Он помолчал, давая мне время проснуться полностью.
– Знаю я, – сказал Льюис, – ты считаешь, что я просто чокнутый. Самовлюбленный фанатик. Но я вовсе не такой.
– Нет, так бы я тебя не назвал.
– Я просто считаю, что вскоре все повернется так, что главным снова станет человеческое тело, раз и навсегда, – сказал Льюис. – И я хочу быть к этому готовым.
– Что «все» и куда повернется?
– Человеческий род. Я считаю, что наша машинная цивилизация зайдет в тупик, вся эта техника выйдет из строя, все эти политические системы рухнут, а те немногие, которые выживут, уйдут в горы и начнут все сначала!
Я пристально посмотрел на Льюиса. У него, как и у всех у нас, отправившихся вместе с ним в это путешествие, был дом в зажиточной части города; у него были деньги, красивая жена, трое детей. Трудно было поверить, что после того, как он обойдет всех тех, кому он сдает жилье, выслушает их жалобы и успокоит их, он каждый вечер посвящает себя подготовке к выживанию, тренируя для этого свое тело. Какая безумная фантазия могла заставить человека поступать подобным образом? Неужели Льюиса так беспокоили видения ядерной катастрофы, мучили ночные кошмары, в которых ему приходилось спасать свою семью из-под развалин и пробираться сквозь дымящиеся пепелища, заваленные трупами, вот к тем самым голубым холмам?
– Мне построили бомбоубежище, – продолжал он. – Как-нибудь покажу его тебе. В нем двойные двери, закрываются совершенно герметично. Я запасся бульонными кубиками и мороженым мясом по крайней мере года на два. Там есть игры для детей, проигрыватель, набор пластинок. Есть пластинки, так сказать, обучающие игре на флейте. Мы можем образовать семейный оркестр. Но вот однажды я спустился в свое бомбоубежище, сел там и стал думать. И пришел к выводу, что выживание зависит не от всяких там железяк и технических приспособлений, не от двойных герметических дверей и не от шахматных фигурок и всяких там фишек. Выживание зависит только от меня самого. Человеку дано его тело, и от него самого зависит, как он им распорядится. Тело – это то единственное, что нельзя ничем заменить. Оно просто есть, и все тут.

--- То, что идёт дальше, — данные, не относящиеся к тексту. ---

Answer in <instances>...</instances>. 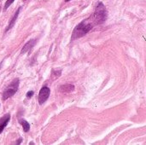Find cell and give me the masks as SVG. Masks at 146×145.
I'll return each instance as SVG.
<instances>
[{
	"mask_svg": "<svg viewBox=\"0 0 146 145\" xmlns=\"http://www.w3.org/2000/svg\"><path fill=\"white\" fill-rule=\"evenodd\" d=\"M96 25L97 24L95 23L92 16L87 18L86 20H84L78 26H76L75 28L74 29V32L72 34V39H76V38H80L83 37L89 31H91L93 28V26Z\"/></svg>",
	"mask_w": 146,
	"mask_h": 145,
	"instance_id": "cell-1",
	"label": "cell"
},
{
	"mask_svg": "<svg viewBox=\"0 0 146 145\" xmlns=\"http://www.w3.org/2000/svg\"><path fill=\"white\" fill-rule=\"evenodd\" d=\"M96 24H102L107 19V11L103 3H98L92 15Z\"/></svg>",
	"mask_w": 146,
	"mask_h": 145,
	"instance_id": "cell-2",
	"label": "cell"
},
{
	"mask_svg": "<svg viewBox=\"0 0 146 145\" xmlns=\"http://www.w3.org/2000/svg\"><path fill=\"white\" fill-rule=\"evenodd\" d=\"M19 84H20L19 79H15L11 82V84L9 85H8V87L4 90V91L3 93V100H6L9 97H11L12 96H14L16 93V91H18Z\"/></svg>",
	"mask_w": 146,
	"mask_h": 145,
	"instance_id": "cell-3",
	"label": "cell"
},
{
	"mask_svg": "<svg viewBox=\"0 0 146 145\" xmlns=\"http://www.w3.org/2000/svg\"><path fill=\"white\" fill-rule=\"evenodd\" d=\"M50 93V90L49 87L47 86H44L41 88V90L39 91V94H38V103L40 105L44 104L46 100L48 99Z\"/></svg>",
	"mask_w": 146,
	"mask_h": 145,
	"instance_id": "cell-4",
	"label": "cell"
},
{
	"mask_svg": "<svg viewBox=\"0 0 146 145\" xmlns=\"http://www.w3.org/2000/svg\"><path fill=\"white\" fill-rule=\"evenodd\" d=\"M9 120H10V115L9 114H7L4 116L0 118V134L3 131V129L6 127V126L8 125Z\"/></svg>",
	"mask_w": 146,
	"mask_h": 145,
	"instance_id": "cell-5",
	"label": "cell"
},
{
	"mask_svg": "<svg viewBox=\"0 0 146 145\" xmlns=\"http://www.w3.org/2000/svg\"><path fill=\"white\" fill-rule=\"evenodd\" d=\"M34 44H35V40H30L29 42H27V43L24 45L23 49L21 50V53L23 54V53H26L27 51H29V50L33 48V46L34 45Z\"/></svg>",
	"mask_w": 146,
	"mask_h": 145,
	"instance_id": "cell-6",
	"label": "cell"
},
{
	"mask_svg": "<svg viewBox=\"0 0 146 145\" xmlns=\"http://www.w3.org/2000/svg\"><path fill=\"white\" fill-rule=\"evenodd\" d=\"M21 7L17 9V11L15 12V15L13 16V18H12V20L10 21V22L9 23V26H8V27L6 28V31H8L9 29H10L14 25H15V21H16V19H17V17H18V15H19V13H20V10H21Z\"/></svg>",
	"mask_w": 146,
	"mask_h": 145,
	"instance_id": "cell-7",
	"label": "cell"
},
{
	"mask_svg": "<svg viewBox=\"0 0 146 145\" xmlns=\"http://www.w3.org/2000/svg\"><path fill=\"white\" fill-rule=\"evenodd\" d=\"M19 123L22 126L23 131L25 132H27L30 130V125H29V123L27 121H25L24 119H20L19 120Z\"/></svg>",
	"mask_w": 146,
	"mask_h": 145,
	"instance_id": "cell-8",
	"label": "cell"
},
{
	"mask_svg": "<svg viewBox=\"0 0 146 145\" xmlns=\"http://www.w3.org/2000/svg\"><path fill=\"white\" fill-rule=\"evenodd\" d=\"M74 90V85H63L61 88V91H63L64 92L66 91H71Z\"/></svg>",
	"mask_w": 146,
	"mask_h": 145,
	"instance_id": "cell-9",
	"label": "cell"
},
{
	"mask_svg": "<svg viewBox=\"0 0 146 145\" xmlns=\"http://www.w3.org/2000/svg\"><path fill=\"white\" fill-rule=\"evenodd\" d=\"M15 0H7V2L5 3V5H4V9H7L11 4H12V3L14 2Z\"/></svg>",
	"mask_w": 146,
	"mask_h": 145,
	"instance_id": "cell-10",
	"label": "cell"
},
{
	"mask_svg": "<svg viewBox=\"0 0 146 145\" xmlns=\"http://www.w3.org/2000/svg\"><path fill=\"white\" fill-rule=\"evenodd\" d=\"M33 96V91H28L27 93V97H32Z\"/></svg>",
	"mask_w": 146,
	"mask_h": 145,
	"instance_id": "cell-11",
	"label": "cell"
},
{
	"mask_svg": "<svg viewBox=\"0 0 146 145\" xmlns=\"http://www.w3.org/2000/svg\"><path fill=\"white\" fill-rule=\"evenodd\" d=\"M68 1H70V0H66V2H68Z\"/></svg>",
	"mask_w": 146,
	"mask_h": 145,
	"instance_id": "cell-12",
	"label": "cell"
}]
</instances>
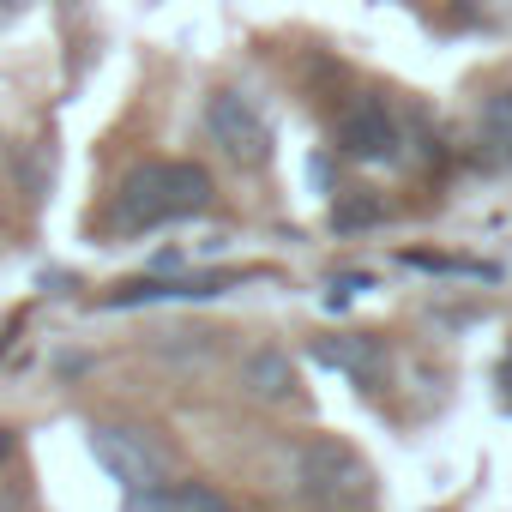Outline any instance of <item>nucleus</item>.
Masks as SVG:
<instances>
[{
	"label": "nucleus",
	"instance_id": "nucleus-4",
	"mask_svg": "<svg viewBox=\"0 0 512 512\" xmlns=\"http://www.w3.org/2000/svg\"><path fill=\"white\" fill-rule=\"evenodd\" d=\"M205 139L229 163H241V169H266L272 163V145H278L272 115L253 103L247 91H211L205 97Z\"/></svg>",
	"mask_w": 512,
	"mask_h": 512
},
{
	"label": "nucleus",
	"instance_id": "nucleus-11",
	"mask_svg": "<svg viewBox=\"0 0 512 512\" xmlns=\"http://www.w3.org/2000/svg\"><path fill=\"white\" fill-rule=\"evenodd\" d=\"M0 512H31V506H25V494H19V488L0 482Z\"/></svg>",
	"mask_w": 512,
	"mask_h": 512
},
{
	"label": "nucleus",
	"instance_id": "nucleus-2",
	"mask_svg": "<svg viewBox=\"0 0 512 512\" xmlns=\"http://www.w3.org/2000/svg\"><path fill=\"white\" fill-rule=\"evenodd\" d=\"M290 476L314 512H368L374 506V464L338 434H308L290 458Z\"/></svg>",
	"mask_w": 512,
	"mask_h": 512
},
{
	"label": "nucleus",
	"instance_id": "nucleus-7",
	"mask_svg": "<svg viewBox=\"0 0 512 512\" xmlns=\"http://www.w3.org/2000/svg\"><path fill=\"white\" fill-rule=\"evenodd\" d=\"M241 386L253 392V398H290L296 392V368H290V356L284 350H253L247 362H241Z\"/></svg>",
	"mask_w": 512,
	"mask_h": 512
},
{
	"label": "nucleus",
	"instance_id": "nucleus-3",
	"mask_svg": "<svg viewBox=\"0 0 512 512\" xmlns=\"http://www.w3.org/2000/svg\"><path fill=\"white\" fill-rule=\"evenodd\" d=\"M91 458L127 494H145V488L175 482V452L151 428H139V422H91Z\"/></svg>",
	"mask_w": 512,
	"mask_h": 512
},
{
	"label": "nucleus",
	"instance_id": "nucleus-12",
	"mask_svg": "<svg viewBox=\"0 0 512 512\" xmlns=\"http://www.w3.org/2000/svg\"><path fill=\"white\" fill-rule=\"evenodd\" d=\"M25 7H31V0H0V25H13V19H19Z\"/></svg>",
	"mask_w": 512,
	"mask_h": 512
},
{
	"label": "nucleus",
	"instance_id": "nucleus-6",
	"mask_svg": "<svg viewBox=\"0 0 512 512\" xmlns=\"http://www.w3.org/2000/svg\"><path fill=\"white\" fill-rule=\"evenodd\" d=\"M314 362H326V368H338V374H350V380H374L380 374V338H368V332H344V338H320L314 344Z\"/></svg>",
	"mask_w": 512,
	"mask_h": 512
},
{
	"label": "nucleus",
	"instance_id": "nucleus-5",
	"mask_svg": "<svg viewBox=\"0 0 512 512\" xmlns=\"http://www.w3.org/2000/svg\"><path fill=\"white\" fill-rule=\"evenodd\" d=\"M398 115L380 103V97H356L344 115H338V151L356 157V163H398Z\"/></svg>",
	"mask_w": 512,
	"mask_h": 512
},
{
	"label": "nucleus",
	"instance_id": "nucleus-1",
	"mask_svg": "<svg viewBox=\"0 0 512 512\" xmlns=\"http://www.w3.org/2000/svg\"><path fill=\"white\" fill-rule=\"evenodd\" d=\"M217 187H211V169L205 163H187V157H151L139 169H127V181L115 187V211L109 223L139 235V229H163V223H181V217H199L211 211Z\"/></svg>",
	"mask_w": 512,
	"mask_h": 512
},
{
	"label": "nucleus",
	"instance_id": "nucleus-9",
	"mask_svg": "<svg viewBox=\"0 0 512 512\" xmlns=\"http://www.w3.org/2000/svg\"><path fill=\"white\" fill-rule=\"evenodd\" d=\"M386 217V199L380 193H350L344 205H332V229H368Z\"/></svg>",
	"mask_w": 512,
	"mask_h": 512
},
{
	"label": "nucleus",
	"instance_id": "nucleus-8",
	"mask_svg": "<svg viewBox=\"0 0 512 512\" xmlns=\"http://www.w3.org/2000/svg\"><path fill=\"white\" fill-rule=\"evenodd\" d=\"M482 145H494V157L512 163V91H494L482 103Z\"/></svg>",
	"mask_w": 512,
	"mask_h": 512
},
{
	"label": "nucleus",
	"instance_id": "nucleus-10",
	"mask_svg": "<svg viewBox=\"0 0 512 512\" xmlns=\"http://www.w3.org/2000/svg\"><path fill=\"white\" fill-rule=\"evenodd\" d=\"M169 494H175V512H235L211 482H169Z\"/></svg>",
	"mask_w": 512,
	"mask_h": 512
},
{
	"label": "nucleus",
	"instance_id": "nucleus-13",
	"mask_svg": "<svg viewBox=\"0 0 512 512\" xmlns=\"http://www.w3.org/2000/svg\"><path fill=\"white\" fill-rule=\"evenodd\" d=\"M7 452H13V434H7V428H0V458H7Z\"/></svg>",
	"mask_w": 512,
	"mask_h": 512
}]
</instances>
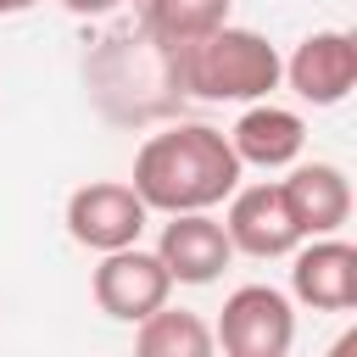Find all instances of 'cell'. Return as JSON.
<instances>
[{
  "instance_id": "cell-2",
  "label": "cell",
  "mask_w": 357,
  "mask_h": 357,
  "mask_svg": "<svg viewBox=\"0 0 357 357\" xmlns=\"http://www.w3.org/2000/svg\"><path fill=\"white\" fill-rule=\"evenodd\" d=\"M178 95L195 100H268L284 78L279 50L257 28H218L184 50H167Z\"/></svg>"
},
{
  "instance_id": "cell-10",
  "label": "cell",
  "mask_w": 357,
  "mask_h": 357,
  "mask_svg": "<svg viewBox=\"0 0 357 357\" xmlns=\"http://www.w3.org/2000/svg\"><path fill=\"white\" fill-rule=\"evenodd\" d=\"M290 290H296V301H307L318 312L357 307V245H346L335 234L301 245L290 262Z\"/></svg>"
},
{
  "instance_id": "cell-15",
  "label": "cell",
  "mask_w": 357,
  "mask_h": 357,
  "mask_svg": "<svg viewBox=\"0 0 357 357\" xmlns=\"http://www.w3.org/2000/svg\"><path fill=\"white\" fill-rule=\"evenodd\" d=\"M324 357H357V329H346V335H340V340H335Z\"/></svg>"
},
{
  "instance_id": "cell-1",
  "label": "cell",
  "mask_w": 357,
  "mask_h": 357,
  "mask_svg": "<svg viewBox=\"0 0 357 357\" xmlns=\"http://www.w3.org/2000/svg\"><path fill=\"white\" fill-rule=\"evenodd\" d=\"M145 212H212L223 195L240 190V162L229 151V134L212 123H173L151 134L134 156V184H128Z\"/></svg>"
},
{
  "instance_id": "cell-12",
  "label": "cell",
  "mask_w": 357,
  "mask_h": 357,
  "mask_svg": "<svg viewBox=\"0 0 357 357\" xmlns=\"http://www.w3.org/2000/svg\"><path fill=\"white\" fill-rule=\"evenodd\" d=\"M229 28V0H145V39L156 50H184Z\"/></svg>"
},
{
  "instance_id": "cell-4",
  "label": "cell",
  "mask_w": 357,
  "mask_h": 357,
  "mask_svg": "<svg viewBox=\"0 0 357 357\" xmlns=\"http://www.w3.org/2000/svg\"><path fill=\"white\" fill-rule=\"evenodd\" d=\"M145 201L128 190V184H117V178H95V184H78L73 195H67V234L78 240V245H89V251H128V245H139V234H145Z\"/></svg>"
},
{
  "instance_id": "cell-16",
  "label": "cell",
  "mask_w": 357,
  "mask_h": 357,
  "mask_svg": "<svg viewBox=\"0 0 357 357\" xmlns=\"http://www.w3.org/2000/svg\"><path fill=\"white\" fill-rule=\"evenodd\" d=\"M28 6H39V0H0V17H17V11H28Z\"/></svg>"
},
{
  "instance_id": "cell-11",
  "label": "cell",
  "mask_w": 357,
  "mask_h": 357,
  "mask_svg": "<svg viewBox=\"0 0 357 357\" xmlns=\"http://www.w3.org/2000/svg\"><path fill=\"white\" fill-rule=\"evenodd\" d=\"M307 145V123L290 112V106H251L234 128H229V151L240 167H290Z\"/></svg>"
},
{
  "instance_id": "cell-14",
  "label": "cell",
  "mask_w": 357,
  "mask_h": 357,
  "mask_svg": "<svg viewBox=\"0 0 357 357\" xmlns=\"http://www.w3.org/2000/svg\"><path fill=\"white\" fill-rule=\"evenodd\" d=\"M73 17H106V11H117L123 0H61Z\"/></svg>"
},
{
  "instance_id": "cell-8",
  "label": "cell",
  "mask_w": 357,
  "mask_h": 357,
  "mask_svg": "<svg viewBox=\"0 0 357 357\" xmlns=\"http://www.w3.org/2000/svg\"><path fill=\"white\" fill-rule=\"evenodd\" d=\"M156 262L167 268L173 284H212L234 262V245H229V234L212 212H178V218L162 223Z\"/></svg>"
},
{
  "instance_id": "cell-6",
  "label": "cell",
  "mask_w": 357,
  "mask_h": 357,
  "mask_svg": "<svg viewBox=\"0 0 357 357\" xmlns=\"http://www.w3.org/2000/svg\"><path fill=\"white\" fill-rule=\"evenodd\" d=\"M284 78L290 89L307 100V106H340L357 84V39L346 28H318L307 33L290 61H284Z\"/></svg>"
},
{
  "instance_id": "cell-5",
  "label": "cell",
  "mask_w": 357,
  "mask_h": 357,
  "mask_svg": "<svg viewBox=\"0 0 357 357\" xmlns=\"http://www.w3.org/2000/svg\"><path fill=\"white\" fill-rule=\"evenodd\" d=\"M89 290H95V307H100L106 318L139 324V318H151L156 307H167L173 279H167V268L156 262V251L128 245V251H106V257H100Z\"/></svg>"
},
{
  "instance_id": "cell-7",
  "label": "cell",
  "mask_w": 357,
  "mask_h": 357,
  "mask_svg": "<svg viewBox=\"0 0 357 357\" xmlns=\"http://www.w3.org/2000/svg\"><path fill=\"white\" fill-rule=\"evenodd\" d=\"M229 245L268 262V257H290L301 245V229L284 206V190L279 184H245L229 195V223H223Z\"/></svg>"
},
{
  "instance_id": "cell-9",
  "label": "cell",
  "mask_w": 357,
  "mask_h": 357,
  "mask_svg": "<svg viewBox=\"0 0 357 357\" xmlns=\"http://www.w3.org/2000/svg\"><path fill=\"white\" fill-rule=\"evenodd\" d=\"M284 206L301 229V240H329L351 218V178L335 162H301L290 178H279Z\"/></svg>"
},
{
  "instance_id": "cell-13",
  "label": "cell",
  "mask_w": 357,
  "mask_h": 357,
  "mask_svg": "<svg viewBox=\"0 0 357 357\" xmlns=\"http://www.w3.org/2000/svg\"><path fill=\"white\" fill-rule=\"evenodd\" d=\"M134 357H218V340H212V324L201 312L156 307L151 318H139Z\"/></svg>"
},
{
  "instance_id": "cell-3",
  "label": "cell",
  "mask_w": 357,
  "mask_h": 357,
  "mask_svg": "<svg viewBox=\"0 0 357 357\" xmlns=\"http://www.w3.org/2000/svg\"><path fill=\"white\" fill-rule=\"evenodd\" d=\"M212 340L223 346V357H290V340H296L290 296L273 284H240L223 301Z\"/></svg>"
}]
</instances>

– Ну а если будет очень высокая радиация, или воздух будет так заражен, что нельзя будет дышать? Что, если радиация не будет уважительно относиться к твоему могучему телу?
– В этом случае, – сказал Льюис, – я признаю свое поражение, дружище. Но если ситуация будет такой, что в ней все-таки будет шанс выжить, я не хочу упустить его. Ты же знаешь меня достаточно хорошо, Эд. И как ты, наверное, уже догадываешься, я отправляюсь в какие-нибудь дикие места, например, в эти горы, и думаю, что выживу в таких условиях, в которых большинство погибло бы.
– И ты ко всему готов?
– Думаю, да. С точки зрения, так сказать, физиологической, я готов полностью. Иногда у меня возникает даже нетерпение – скорее бы. Жизнь – одна беготня, все так сложно, что я бы вовсе не возражал, если бы это случилось именно сейчас, и дело дошло бы до простого физического выживания. Выживает тот, кто готов к выживанию. Ты можешь сказать, что я чокнулся на этом выживании. Эдакий, так сказать, пунктик. Не думаю, кстати, что найдется много людей, которые бы относились к проблеме выживания так же серьезно, как и я. Почти все готовы повыть, повыдирать себе волосы на голове, впасть в истерику, даже проявить какую-то бурную деятельность, но очень кратковременно, в панике. А большинство, как мне кажется, все-таки не будет очень сопротивляться – будут даже рады, если для них все быстро закончится.
– Это все касается только тебя? А жена знает об этих твоих настроениях?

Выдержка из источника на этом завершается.